+++ 所示文段
《公孙龙子·白马论》疏解

2012-03-31 11:00曾祥云
关键词:黑马白马形体

曾祥云

(南京政治学院 上海校区,南京 200433)

《公孙龙子·白马论》疏解

曾祥云

(南京政治学院 上海校区,南京 200433)

在“名即概念”的传统研究范式中,被公孙龙本人称之为成名之作的《白马论》,也遭到了曲解与误读。因此,重新疏解《白马论》,对于恢复公孙龙思想的本来面目,重新认识和评价公孙龙思想,具有重要的基础性意义。

公孙龙;《公孙龙子》;《名实论》;疏解

《白马论》乃公孙龙的成名杰作,这正如他本人所说,“龙之所以为名者,乃以白马之论尔”。①在该篇中,公孙龙以其《名实论》提出的“唯乎其彼此”的正名标准为依据,“假物取譬”,即假“白马”以喻兼名、以“白”、“马”喻指单名,详细论证了“白马”与“马”、即兼名与构成它的单名之间的相非即相互否定、排斥的关系,揭示了兼名的相对独立性。但在传统的“名即概念”的逻辑化研究范式中,《白马论》遭到强解和误读。这里,我们在学界前辈校勘的基础上,尝试为之重新作解,以期得到学界同仁的指教。

1.《公孙龙子·白马论》原文:

(客曰):“白马”非“马”,可乎?

(主曰):可。

(客曰):何哉?

(主曰):“马”者,所以命形也;“白”者,所以命色也;命色者非命形也;故曰“白马”非“马”。

《白马论》为客问主答式对辩体,但原文并无明确标识。为示区别,庞朴先生《公孙龙子研究》以“曰”标示主、客界限。②在此基础上,为方便读者阅读、研究,我们又在“曰”字前面相应增补“主”、“客”二字,以使主、客界限更加明了,同时据文意增补了最前面的“客曰”二字。从整个《白马论》看来,公孙龙主要是阐发“白马”与“马”这两个事物名称之间的相“非”关系,而不是通常所理解的白马与马这两类事物之间的相“非”关系。这也正是解读《白马论》和正确认识公孙龙思想的关键所在。从现代语言符号学理论来说,“白马非马”与“‘白马’非‘马’”,属于两个不同语言层次的语言表达式,它们是两个不同的命题,表达的是两种不同的思想主张。也就是说,“白马非马”命题是分别以“白马”和“马”这两个名称去指称、代表客观存在的白马和马这两类具体事物,因此,说“白马不是马”,就是违背人们基本常识的诡辩;而“‘白马’非‘马’”命题,只是提及“白马”和“马”这两个名称本身,它表达的是“白马”与“马”这两个名称本身之间的相非关系,其合理性并不以客观存在的白马和马两类事物之间的类属关系为依据,而仅与“白马”和“马”这两个名称符号本身的性质相关,《白马论》全篇所阐明的正是这样的一些道理。由此也可看出,公孙龙实际上是借助了当时无标点符号、汉语言尚不发达、成熟这一条件,或在言语论争中的表达方式局限,使其“白马非马”之论扬名天下、流传至今的。当然,从另一方面说,这也反映了公孙龙的灵敏与机智,也充分体现了他的“辩者”风格。由于在《白马论》的语言表述中,涉及到了两个不同的语言层次,即名称的提及与使用,因此,为区分这两种不同的语言表达式,在引述的原文及下文的解读中,我们以加标引号的方式表示该语词仅是提及名称自身,而不加标引号则表明是指一般意义上的名称的使用。
++++++
+++ 所给条目
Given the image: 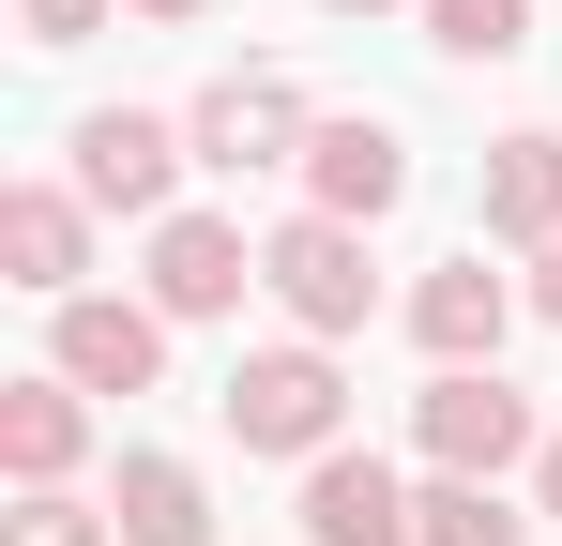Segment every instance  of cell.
I'll return each instance as SVG.
<instances>
[{"label":"cell","mask_w":562,"mask_h":546,"mask_svg":"<svg viewBox=\"0 0 562 546\" xmlns=\"http://www.w3.org/2000/svg\"><path fill=\"white\" fill-rule=\"evenodd\" d=\"M213 410H228V441H244V455H335V425H350V379H335V350L304 334V350H244Z\"/></svg>","instance_id":"cell-1"},{"label":"cell","mask_w":562,"mask_h":546,"mask_svg":"<svg viewBox=\"0 0 562 546\" xmlns=\"http://www.w3.org/2000/svg\"><path fill=\"white\" fill-rule=\"evenodd\" d=\"M411 441H426V470H471V486H502L517 455H548V425H532V395H517L502 364H441V379L411 395Z\"/></svg>","instance_id":"cell-2"},{"label":"cell","mask_w":562,"mask_h":546,"mask_svg":"<svg viewBox=\"0 0 562 546\" xmlns=\"http://www.w3.org/2000/svg\"><path fill=\"white\" fill-rule=\"evenodd\" d=\"M259 288H274L304 334H366L380 259H366V228H350V213H289L274 243H259Z\"/></svg>","instance_id":"cell-3"},{"label":"cell","mask_w":562,"mask_h":546,"mask_svg":"<svg viewBox=\"0 0 562 546\" xmlns=\"http://www.w3.org/2000/svg\"><path fill=\"white\" fill-rule=\"evenodd\" d=\"M198 168H304V137H319V106H304V77H289V61H244V77H213L198 91Z\"/></svg>","instance_id":"cell-4"},{"label":"cell","mask_w":562,"mask_h":546,"mask_svg":"<svg viewBox=\"0 0 562 546\" xmlns=\"http://www.w3.org/2000/svg\"><path fill=\"white\" fill-rule=\"evenodd\" d=\"M183 168H198V137L153 122V106H92V122H77V197H92V213H168Z\"/></svg>","instance_id":"cell-5"},{"label":"cell","mask_w":562,"mask_h":546,"mask_svg":"<svg viewBox=\"0 0 562 546\" xmlns=\"http://www.w3.org/2000/svg\"><path fill=\"white\" fill-rule=\"evenodd\" d=\"M304 546H426V501L380 470V455H304Z\"/></svg>","instance_id":"cell-6"},{"label":"cell","mask_w":562,"mask_h":546,"mask_svg":"<svg viewBox=\"0 0 562 546\" xmlns=\"http://www.w3.org/2000/svg\"><path fill=\"white\" fill-rule=\"evenodd\" d=\"M61 379H77V395H153V379H168V304L77 288V304H61Z\"/></svg>","instance_id":"cell-7"},{"label":"cell","mask_w":562,"mask_h":546,"mask_svg":"<svg viewBox=\"0 0 562 546\" xmlns=\"http://www.w3.org/2000/svg\"><path fill=\"white\" fill-rule=\"evenodd\" d=\"M395 197H411V137H395V122H319V137H304V213L380 228Z\"/></svg>","instance_id":"cell-8"},{"label":"cell","mask_w":562,"mask_h":546,"mask_svg":"<svg viewBox=\"0 0 562 546\" xmlns=\"http://www.w3.org/2000/svg\"><path fill=\"white\" fill-rule=\"evenodd\" d=\"M244 288H259V259H244L228 213H153V304L168 319H228Z\"/></svg>","instance_id":"cell-9"},{"label":"cell","mask_w":562,"mask_h":546,"mask_svg":"<svg viewBox=\"0 0 562 546\" xmlns=\"http://www.w3.org/2000/svg\"><path fill=\"white\" fill-rule=\"evenodd\" d=\"M0 259H15V288L77 304V273H92V197H77V182H0Z\"/></svg>","instance_id":"cell-10"},{"label":"cell","mask_w":562,"mask_h":546,"mask_svg":"<svg viewBox=\"0 0 562 546\" xmlns=\"http://www.w3.org/2000/svg\"><path fill=\"white\" fill-rule=\"evenodd\" d=\"M517 304H532V288H502L486 259H441L426 288H411V334H426V364H502Z\"/></svg>","instance_id":"cell-11"},{"label":"cell","mask_w":562,"mask_h":546,"mask_svg":"<svg viewBox=\"0 0 562 546\" xmlns=\"http://www.w3.org/2000/svg\"><path fill=\"white\" fill-rule=\"evenodd\" d=\"M77 455H92V410H77V379H61V364L0 395V470H15V486H61Z\"/></svg>","instance_id":"cell-12"},{"label":"cell","mask_w":562,"mask_h":546,"mask_svg":"<svg viewBox=\"0 0 562 546\" xmlns=\"http://www.w3.org/2000/svg\"><path fill=\"white\" fill-rule=\"evenodd\" d=\"M486 243H562V137H486Z\"/></svg>","instance_id":"cell-13"},{"label":"cell","mask_w":562,"mask_h":546,"mask_svg":"<svg viewBox=\"0 0 562 546\" xmlns=\"http://www.w3.org/2000/svg\"><path fill=\"white\" fill-rule=\"evenodd\" d=\"M122 546H213V501H198V470L183 455H122Z\"/></svg>","instance_id":"cell-14"},{"label":"cell","mask_w":562,"mask_h":546,"mask_svg":"<svg viewBox=\"0 0 562 546\" xmlns=\"http://www.w3.org/2000/svg\"><path fill=\"white\" fill-rule=\"evenodd\" d=\"M426 546H532V516H517L502 486H471V470H441V486H426Z\"/></svg>","instance_id":"cell-15"},{"label":"cell","mask_w":562,"mask_h":546,"mask_svg":"<svg viewBox=\"0 0 562 546\" xmlns=\"http://www.w3.org/2000/svg\"><path fill=\"white\" fill-rule=\"evenodd\" d=\"M426 46L441 61H517L532 46V0H426Z\"/></svg>","instance_id":"cell-16"},{"label":"cell","mask_w":562,"mask_h":546,"mask_svg":"<svg viewBox=\"0 0 562 546\" xmlns=\"http://www.w3.org/2000/svg\"><path fill=\"white\" fill-rule=\"evenodd\" d=\"M0 546H106V516H92V501H61V486H31V501L0 516Z\"/></svg>","instance_id":"cell-17"},{"label":"cell","mask_w":562,"mask_h":546,"mask_svg":"<svg viewBox=\"0 0 562 546\" xmlns=\"http://www.w3.org/2000/svg\"><path fill=\"white\" fill-rule=\"evenodd\" d=\"M15 31H31V46H92L106 0H15Z\"/></svg>","instance_id":"cell-18"},{"label":"cell","mask_w":562,"mask_h":546,"mask_svg":"<svg viewBox=\"0 0 562 546\" xmlns=\"http://www.w3.org/2000/svg\"><path fill=\"white\" fill-rule=\"evenodd\" d=\"M532 319H562V243H532Z\"/></svg>","instance_id":"cell-19"},{"label":"cell","mask_w":562,"mask_h":546,"mask_svg":"<svg viewBox=\"0 0 562 546\" xmlns=\"http://www.w3.org/2000/svg\"><path fill=\"white\" fill-rule=\"evenodd\" d=\"M532 486H548V516H562V425H548V455H532Z\"/></svg>","instance_id":"cell-20"},{"label":"cell","mask_w":562,"mask_h":546,"mask_svg":"<svg viewBox=\"0 0 562 546\" xmlns=\"http://www.w3.org/2000/svg\"><path fill=\"white\" fill-rule=\"evenodd\" d=\"M137 15H198V0H137Z\"/></svg>","instance_id":"cell-21"},{"label":"cell","mask_w":562,"mask_h":546,"mask_svg":"<svg viewBox=\"0 0 562 546\" xmlns=\"http://www.w3.org/2000/svg\"><path fill=\"white\" fill-rule=\"evenodd\" d=\"M335 15H395V0H335Z\"/></svg>","instance_id":"cell-22"}]
</instances>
++++++
**待办任务**
[a] 根据这篇关于《白马论》的疏解回答:
(i) 文中引用公孙龙本人的哪句话来说明《白马论》是他的成名之作?
(ii) 庞朴先生《公孙龙子研究》用哪个字标示主、客界限?
(iii) 原文中主方说“马”和“白”分别用来命什么?
[b] 把这篇关于《白马论》的疏解中从“公孙龙;《公孙龙子》;《名实论》;疏解”到“解,以期得到学界同仁的指教。”的部分一字不差地打出来。
这些材料另有出处。

**任务解答**
[a]
(i) “龙之所以为名者,乃以白马之论尔”
(ii) “曰”字
(iii) “马”用来命形,“白”用来命色

[b]
公孙龙;《公孙龙子》;《名实论》;疏解

《白马论》乃公孙龙的成名杰作,这正如他本人所说,“龙之所以为名者,乃以白马之论尔”。①在该篇中,公孙龙以其《名实论》提出的“唯乎其彼此”的正名标准为依据,“假物取譬”,即假“白马”以喻兼名、以“白”、“马”喻指单名,详细论证了“白马”与“马”、即兼名与构成它的单名之间的相非即相互否定、排斥的关系,揭示了兼名的相对独立性。但在传统的“名即概念”的逻辑化研究范式中,《白马论》遭到强解和误读。这里,我们在学界前辈校勘的基础上,尝试为之重新作解,以期得到学界同仁的指教。